書棚を整理していたら「読書ノート」3冊を見つけた。
「短歌評論」
「小説・詩」
「一般」
と分類された3冊。
かなり黄ばんだページをぱらぱら開いたら、びっしりと埋まっているではないか。ノートしたこと自体を忘れていた自分はびっくりし、多少落ち込んだ。
〈若いころはただ読み飛ばさずどの分野であれ心にかかった個所を丁寧にノートしていた、ところがいまはどうだ、歌集だけは主要作品を記し留めているが、あとはちょこちょこと本の空白にメモするだけ、繁忙にかまけていつのまにか手抜きをするようになってしまった、そうしているうちに残り時間も少なくなってしまったではないか〉
と我が身を叱る。
改めて読んでいったら、すぐれた言葉の宝庫だと気づく。少し抜き出してみる。
「ひとはもはや運命に耐えられなくなれば、自殺することができる。このことを知っておくことは、よいことだ。だが、人間は生きているかぎり、完全に失われることはけっしてないということをしっておくことも、またよいことである。」(レマルク『凱旋門』より)
「--選手たちは 田園から/ふたたび都市へとはいった/そのとき 沿道の/観衆から/ふかい どよめきがおこった/ざくろを掌にした死児がひとり/かげろうのように/選手のむれと走っているのだ」(尾花仙朔「マラソン」より)
════
抜粋の一文「改めて読んでいったら、すぐれた言葉の宝庫だと気づく。」を英語に訳してください。

▶ _記録情報_:
════
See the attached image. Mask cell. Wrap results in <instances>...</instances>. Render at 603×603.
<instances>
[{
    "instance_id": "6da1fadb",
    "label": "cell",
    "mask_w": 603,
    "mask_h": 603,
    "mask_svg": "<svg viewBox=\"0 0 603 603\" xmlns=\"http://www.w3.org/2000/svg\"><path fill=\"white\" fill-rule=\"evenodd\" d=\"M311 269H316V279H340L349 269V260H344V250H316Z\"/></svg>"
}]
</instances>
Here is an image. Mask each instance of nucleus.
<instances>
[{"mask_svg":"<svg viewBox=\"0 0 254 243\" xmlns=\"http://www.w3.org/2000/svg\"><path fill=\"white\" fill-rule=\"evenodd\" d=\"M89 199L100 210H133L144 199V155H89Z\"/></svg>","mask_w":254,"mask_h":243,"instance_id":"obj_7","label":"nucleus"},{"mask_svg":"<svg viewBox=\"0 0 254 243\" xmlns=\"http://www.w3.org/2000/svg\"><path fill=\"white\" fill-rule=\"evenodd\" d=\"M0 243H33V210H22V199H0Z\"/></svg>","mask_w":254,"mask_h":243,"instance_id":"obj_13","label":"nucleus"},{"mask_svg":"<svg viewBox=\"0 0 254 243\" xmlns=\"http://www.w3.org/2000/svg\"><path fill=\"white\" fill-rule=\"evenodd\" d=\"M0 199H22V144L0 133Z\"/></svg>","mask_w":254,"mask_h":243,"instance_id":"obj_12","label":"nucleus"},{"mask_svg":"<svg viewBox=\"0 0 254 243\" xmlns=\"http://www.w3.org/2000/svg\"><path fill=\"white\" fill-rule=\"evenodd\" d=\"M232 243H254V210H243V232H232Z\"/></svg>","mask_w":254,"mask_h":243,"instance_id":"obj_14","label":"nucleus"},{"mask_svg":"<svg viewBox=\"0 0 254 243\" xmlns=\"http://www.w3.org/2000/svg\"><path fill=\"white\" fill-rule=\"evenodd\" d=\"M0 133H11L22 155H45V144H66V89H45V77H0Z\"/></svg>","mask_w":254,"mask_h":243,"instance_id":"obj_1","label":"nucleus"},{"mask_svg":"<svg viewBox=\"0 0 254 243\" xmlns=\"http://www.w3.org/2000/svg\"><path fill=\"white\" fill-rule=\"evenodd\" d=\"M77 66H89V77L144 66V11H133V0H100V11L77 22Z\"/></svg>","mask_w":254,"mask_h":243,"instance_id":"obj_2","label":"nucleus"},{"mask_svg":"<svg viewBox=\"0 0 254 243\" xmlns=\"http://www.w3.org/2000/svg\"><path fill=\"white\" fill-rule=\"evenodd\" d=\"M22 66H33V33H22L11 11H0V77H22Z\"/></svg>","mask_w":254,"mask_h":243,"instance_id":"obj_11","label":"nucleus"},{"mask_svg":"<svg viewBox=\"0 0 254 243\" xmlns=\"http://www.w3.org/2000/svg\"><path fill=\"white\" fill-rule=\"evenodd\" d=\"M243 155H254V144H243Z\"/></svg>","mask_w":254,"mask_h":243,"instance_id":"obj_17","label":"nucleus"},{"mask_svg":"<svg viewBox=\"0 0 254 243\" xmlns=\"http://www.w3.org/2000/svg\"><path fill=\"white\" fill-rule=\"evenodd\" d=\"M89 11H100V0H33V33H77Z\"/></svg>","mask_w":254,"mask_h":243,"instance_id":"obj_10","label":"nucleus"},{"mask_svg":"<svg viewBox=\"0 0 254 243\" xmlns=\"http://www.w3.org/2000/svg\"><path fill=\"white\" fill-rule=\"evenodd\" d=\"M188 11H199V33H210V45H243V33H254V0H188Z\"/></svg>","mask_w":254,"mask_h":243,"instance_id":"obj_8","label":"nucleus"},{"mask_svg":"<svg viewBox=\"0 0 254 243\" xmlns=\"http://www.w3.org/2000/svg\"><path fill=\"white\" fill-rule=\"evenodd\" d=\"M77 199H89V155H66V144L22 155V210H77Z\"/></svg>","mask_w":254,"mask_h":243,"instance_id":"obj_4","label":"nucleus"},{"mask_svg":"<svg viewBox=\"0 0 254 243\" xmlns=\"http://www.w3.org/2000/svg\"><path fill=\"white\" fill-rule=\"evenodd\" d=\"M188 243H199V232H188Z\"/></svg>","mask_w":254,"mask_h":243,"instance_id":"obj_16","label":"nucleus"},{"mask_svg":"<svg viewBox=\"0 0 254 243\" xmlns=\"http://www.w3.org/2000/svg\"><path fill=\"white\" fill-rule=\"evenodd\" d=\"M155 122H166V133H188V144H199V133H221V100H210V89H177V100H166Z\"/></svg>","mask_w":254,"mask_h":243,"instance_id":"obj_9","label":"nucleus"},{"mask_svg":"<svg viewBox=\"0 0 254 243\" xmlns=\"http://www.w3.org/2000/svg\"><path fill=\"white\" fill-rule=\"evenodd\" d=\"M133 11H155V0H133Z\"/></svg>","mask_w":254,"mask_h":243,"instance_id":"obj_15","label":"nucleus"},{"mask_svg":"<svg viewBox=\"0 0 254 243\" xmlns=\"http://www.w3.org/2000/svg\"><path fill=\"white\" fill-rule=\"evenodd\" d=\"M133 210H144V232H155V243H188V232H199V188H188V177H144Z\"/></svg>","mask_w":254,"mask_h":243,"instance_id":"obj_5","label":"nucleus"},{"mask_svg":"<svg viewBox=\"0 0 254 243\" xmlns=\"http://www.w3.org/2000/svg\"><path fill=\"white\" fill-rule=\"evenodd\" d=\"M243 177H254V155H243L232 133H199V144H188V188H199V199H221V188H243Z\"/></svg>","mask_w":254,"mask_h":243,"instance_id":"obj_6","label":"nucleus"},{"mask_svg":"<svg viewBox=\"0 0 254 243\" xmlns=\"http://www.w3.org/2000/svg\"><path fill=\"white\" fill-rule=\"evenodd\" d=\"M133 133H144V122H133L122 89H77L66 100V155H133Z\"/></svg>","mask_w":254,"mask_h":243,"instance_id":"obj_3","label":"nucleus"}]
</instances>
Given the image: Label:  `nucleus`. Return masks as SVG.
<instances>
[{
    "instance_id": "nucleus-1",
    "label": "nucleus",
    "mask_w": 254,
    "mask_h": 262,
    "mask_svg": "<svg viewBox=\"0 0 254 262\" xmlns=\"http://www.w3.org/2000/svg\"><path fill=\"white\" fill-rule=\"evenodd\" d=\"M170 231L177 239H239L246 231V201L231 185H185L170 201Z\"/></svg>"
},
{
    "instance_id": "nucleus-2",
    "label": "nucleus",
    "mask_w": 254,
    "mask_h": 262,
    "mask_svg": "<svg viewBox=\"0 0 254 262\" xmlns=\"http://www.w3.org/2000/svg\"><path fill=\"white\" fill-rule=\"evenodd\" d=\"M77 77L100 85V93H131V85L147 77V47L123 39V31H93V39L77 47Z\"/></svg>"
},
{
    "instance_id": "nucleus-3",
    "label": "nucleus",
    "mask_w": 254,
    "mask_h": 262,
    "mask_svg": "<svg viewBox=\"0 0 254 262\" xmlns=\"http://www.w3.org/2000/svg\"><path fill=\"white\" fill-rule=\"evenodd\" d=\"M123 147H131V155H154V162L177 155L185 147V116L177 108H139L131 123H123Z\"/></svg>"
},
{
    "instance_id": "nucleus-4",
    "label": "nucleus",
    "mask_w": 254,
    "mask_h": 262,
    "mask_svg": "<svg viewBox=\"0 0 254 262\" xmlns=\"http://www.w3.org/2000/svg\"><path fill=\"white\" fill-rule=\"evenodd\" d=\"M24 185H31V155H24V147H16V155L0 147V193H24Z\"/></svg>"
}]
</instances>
════
▶ _この課題の結果_: Reading through them again, I realize they are a treasure trove of excellent words.